*EXERCISE TEXT:*
..............................

The Deltar was an advanced system designed for simulating tides and analysing river environments by converting tidal data, river flows, and environmental factors into electrical analogue signals. This approach enabled dynamic modelling of time-varying parameters, which was essential for fluid dynamics simulations in natural settings.

Divided into multiple sections, each corresponding to a distinct part of the studied river system, the Deltar required initial configuration with precise values to simulate each segment accurately. Inputs such as fluctuating tide levels and wind conditions, often encoded on punched tapes, were translated into electrical signals to drive the simulation.

Its output system recorded the resulting data, providing insights into water flow and currents. The Deltar's computing speed was managed via a time-scale setting, balancing computational capacity with the rate of data input and output. Each module of the Deltar represented water flow and levels at both ends of a river segment using electrical currents and voltages. The primary computing elements were the operational amplifiers which continuously solved interconnected first-order differential equations.

The system was organised in three groups of 40 units. Each unit corresponded to a particular section of a river, enabling up to three tidal problems to be investigated simultaneously. The analogue sections were configured so that a river section’s hydraulic properties such as length, width, depth, and resistance coefficient were immediately reflected within the simulation.

..............................

*WHAT TO DO:*
a) From the Deltar text, return the passage starting with "Divided into multiple" and going on through "first-order differential equations.".
b) According to the Deltar text, why were tidal data, river flows, and environmental factors converted into electrical analogue signals?
c) Write what comes next in the Deltar text, beginning after its final sentence.

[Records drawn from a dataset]
..............................

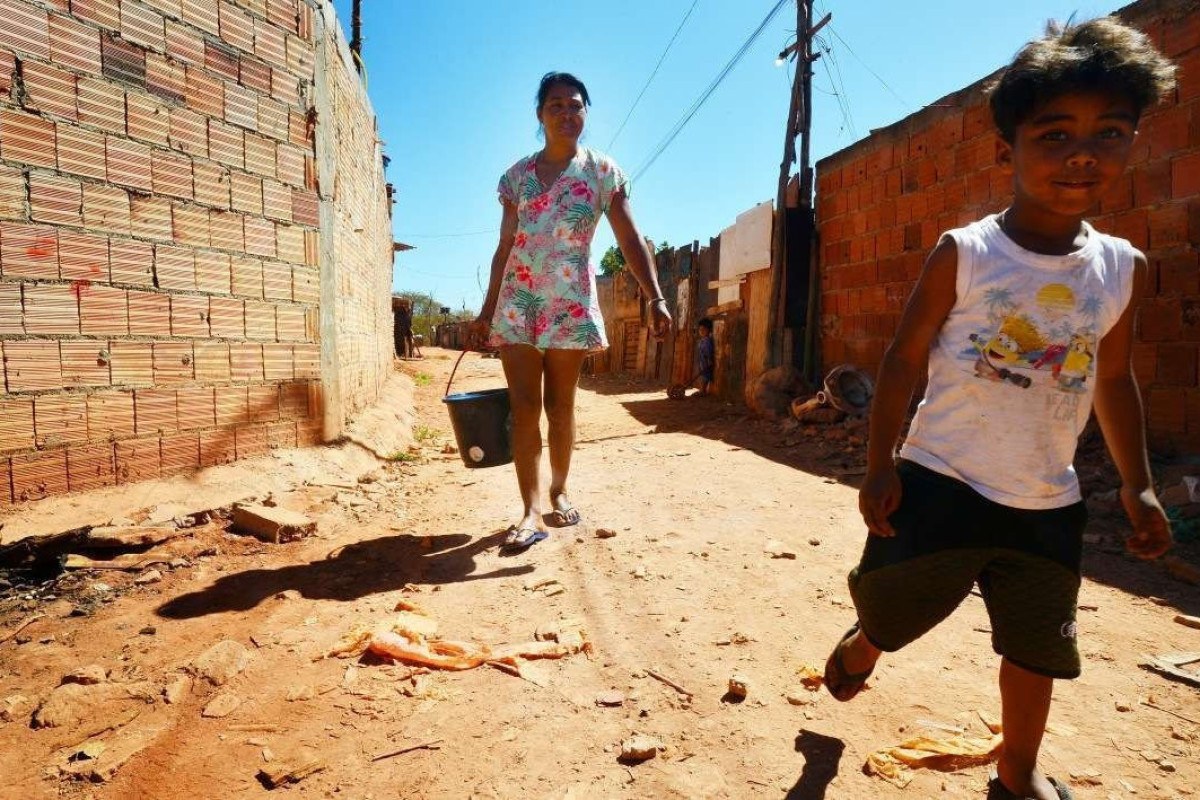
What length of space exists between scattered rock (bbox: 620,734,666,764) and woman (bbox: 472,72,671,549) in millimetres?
1313

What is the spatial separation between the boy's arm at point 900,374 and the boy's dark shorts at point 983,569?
6 centimetres

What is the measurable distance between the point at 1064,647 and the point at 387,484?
343 centimetres

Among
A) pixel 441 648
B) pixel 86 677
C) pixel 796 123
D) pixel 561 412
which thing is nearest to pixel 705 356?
pixel 796 123

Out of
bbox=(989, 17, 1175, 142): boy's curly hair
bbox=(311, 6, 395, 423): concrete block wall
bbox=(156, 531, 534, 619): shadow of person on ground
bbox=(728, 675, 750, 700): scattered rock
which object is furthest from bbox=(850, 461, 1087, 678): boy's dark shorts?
bbox=(311, 6, 395, 423): concrete block wall

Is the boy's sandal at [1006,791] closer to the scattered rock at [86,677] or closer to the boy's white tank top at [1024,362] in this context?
the boy's white tank top at [1024,362]

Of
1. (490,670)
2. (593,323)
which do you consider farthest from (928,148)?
A: (490,670)

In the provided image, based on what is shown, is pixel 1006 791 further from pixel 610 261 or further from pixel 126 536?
pixel 610 261

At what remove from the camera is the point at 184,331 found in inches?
125

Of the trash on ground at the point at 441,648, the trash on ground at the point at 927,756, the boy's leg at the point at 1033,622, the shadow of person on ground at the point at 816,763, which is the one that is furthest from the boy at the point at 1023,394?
the trash on ground at the point at 441,648

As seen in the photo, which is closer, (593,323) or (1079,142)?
(1079,142)

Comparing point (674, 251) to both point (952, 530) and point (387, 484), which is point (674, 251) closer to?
point (387, 484)

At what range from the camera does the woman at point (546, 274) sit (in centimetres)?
281

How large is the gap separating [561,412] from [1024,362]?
200cm

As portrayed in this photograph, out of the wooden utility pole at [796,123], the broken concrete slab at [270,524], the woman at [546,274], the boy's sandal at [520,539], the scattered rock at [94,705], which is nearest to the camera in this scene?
the scattered rock at [94,705]
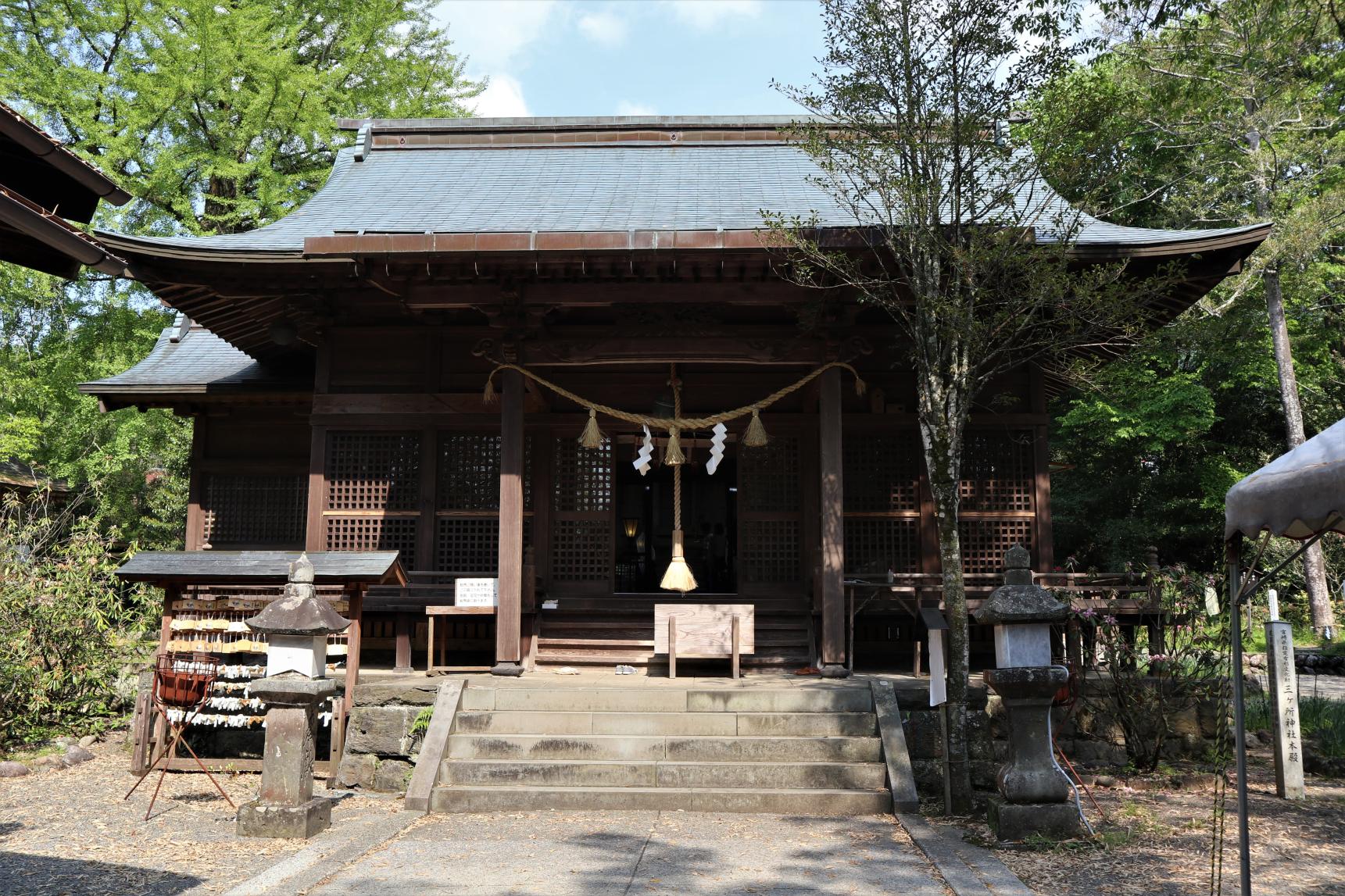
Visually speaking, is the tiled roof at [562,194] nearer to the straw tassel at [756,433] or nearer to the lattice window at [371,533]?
the straw tassel at [756,433]

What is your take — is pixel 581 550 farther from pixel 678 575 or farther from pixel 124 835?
pixel 124 835

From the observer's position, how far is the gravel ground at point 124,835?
559 centimetres

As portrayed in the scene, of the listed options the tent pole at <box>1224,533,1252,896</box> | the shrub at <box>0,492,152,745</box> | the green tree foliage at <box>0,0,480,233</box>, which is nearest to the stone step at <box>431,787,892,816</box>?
the tent pole at <box>1224,533,1252,896</box>

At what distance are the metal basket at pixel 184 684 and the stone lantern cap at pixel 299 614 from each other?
62.0 inches

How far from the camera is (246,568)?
845 cm

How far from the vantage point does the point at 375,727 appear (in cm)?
815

..............................

*RESULTS FOR THE EXERCISE:*
a)
Divided into multiple sections, each corresponding to a distinct part of the studied river system, the Deltar required initial configuration with precise values to simulate each segment accurately. Inputs such as fluctuating tide levels and wind conditions, often encoded on punched tapes, were translated into electrical signals to drive the simulation.

Its output system recorded the resulting data, providing insights into water flow and currents. The Deltar's computing speed was managed via a time-scale setting, balancing computational capacity with the rate of data input and output. Each module of the Deltar represented water flow and levels at both ends of a river segment using electrical currents and voltages. The primary computing elements were the operational amplifiers which continuously solved interconnected first-order differential equations.

b) The conversion enabled dynamic modelling of time-varying parameters. That was essential for simulating fluid dynamics in natural settings.

c)
The Deltar accommodated both manual and automatic adjustments. Basic settings were entered manually, while changes in water height triggered automatic alterations via servomotor-controlled resistors in each module, ensuring dynamic reflection of changing water levels in the simulation.

A mechanical function generator, driven by a servomotor spindle, was integral to accurately modelling water behaviour in each river segment. The low drift and high common-mode rejection required by the amplifiers were achieved using mirror galvanometer-based designs. Each module contained four such amplifiers and a ECC81 dual triode vacuum tube in the servo circuit. The system was capable of running simulations at up to 100 times real-time speed.

==Computational tasks==
The Deltar's first major assignment was to study the tidal movement in the North Delta area during and after the execution of the Delta Plan. It was also used for:

- Operational guidance for the closures of the Volkerak (the Volkerakdam), Grevelingen (the Grevelingendam), and the Brouwershavense Gat (the Brouwersdam).
- Research on the occurrence of seiches in the sea ports of Den Helder, IJmuiden, and Scheveningen.
- Investigations into water levels during storm surges along the North Sea Canal and the IJ.
- Studies on water movement on the Hollandse IJssel during various closure manoeuvres with the Stormvloedkering Hollandse IJssel.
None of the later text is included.